Aimee, a speaker on our Resilience panel at HERWorld18 in Houston on March 8, had no idea that she was in for the toughest battle of her life.
When she began treatment, she was diagnosed at stage 2. She relapsed the fall after she finished treatment and was diagnosed at stage 4. Her only option was a bone marrow transplant — and taking a year off from work.
The transplant saved her life, but it didn’t cure her. And complications from the surgery left her with a very rare disease called bone marrow necrosis, which meant her bone marrow was dying.
“That really compromised me. After that, my immune system never really rebounded. It took years,” Aimee says. “When I talked to my doctor about going back to work, she said, ‘Are you crazy? Not only is your cancer back, but you have something that is killing your bone marrow that we can’t even really figure out.’”
Her career was off the table — at least for the time being.
“It was at this point I realized, ‘forget about my career. My career is over. I’ve got to figure out how to get healthy and focus on my child,” Aimee recalls.
For the next few years, Aimee suffered multiple relapses. Then, five years after her diagnosis, she was accepted into a clinical trial at Stanford and started taking the then-experimental drug that would save her life.
She had 13 tumors when the trial began. Now, she’s cancer-free.
“I finished the trial at the end of 2010, beginning of 2011. And my doctor said, ‘I think you’re OK.’ And I said, ‘So what am I supposed to do now? I’ve lived my life for the past seven years not knowing what the next year was going to bring. And my career was non-existent. I just cut it off because that was just the way I had to deal with things,’” Aimee recalls.
“She gave me the confidence that we know how to deal with this and what works for me now. She said, ‘You do what you want to do; don’t worry about this,’” Aimee says.

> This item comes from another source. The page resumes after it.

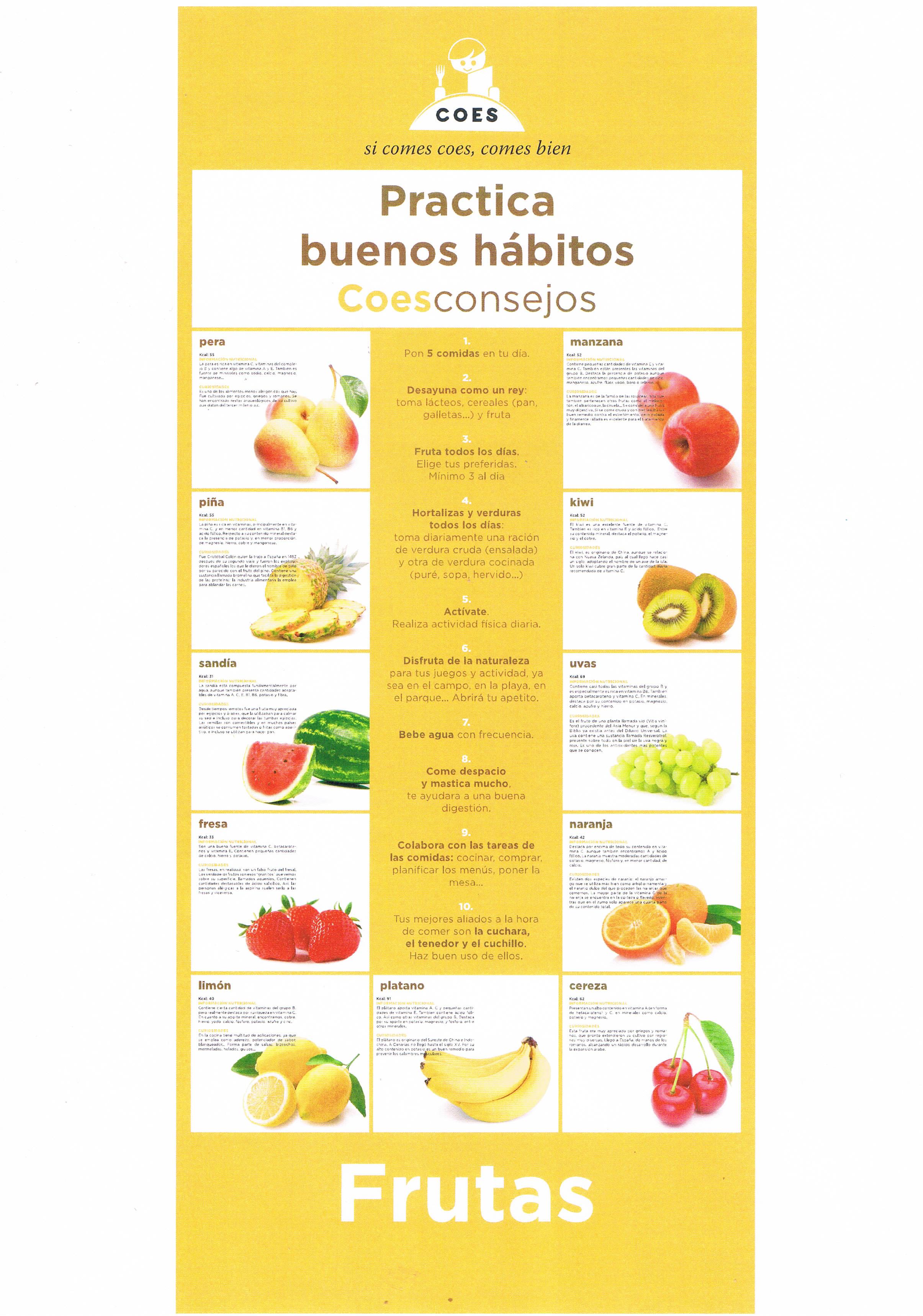Charla Nutrición:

So she called Aera and asked for a job. Aera said yes.
“That’s my story. Some people called me crazy for going back to work. I think I’m fortunate that I work for such a terrific company that they gave me another chance,” Aimee says.
Now, as she looks back on her cancer journey, she sees parallels between the resilience required to battle an illness, and the resilience the industry needs to thrive in a rapidly shifting reality.
“When you’re resilient, you’re able to overcome things because you can see the other side. You have a vision for it, and you stay true to that,” Aimee says. “The oil industry has gone through a downturn, and I see that it’s refreshing right now. There are a lot of new opportunities out there. There are a lot of exciting things that our company is doing right now.”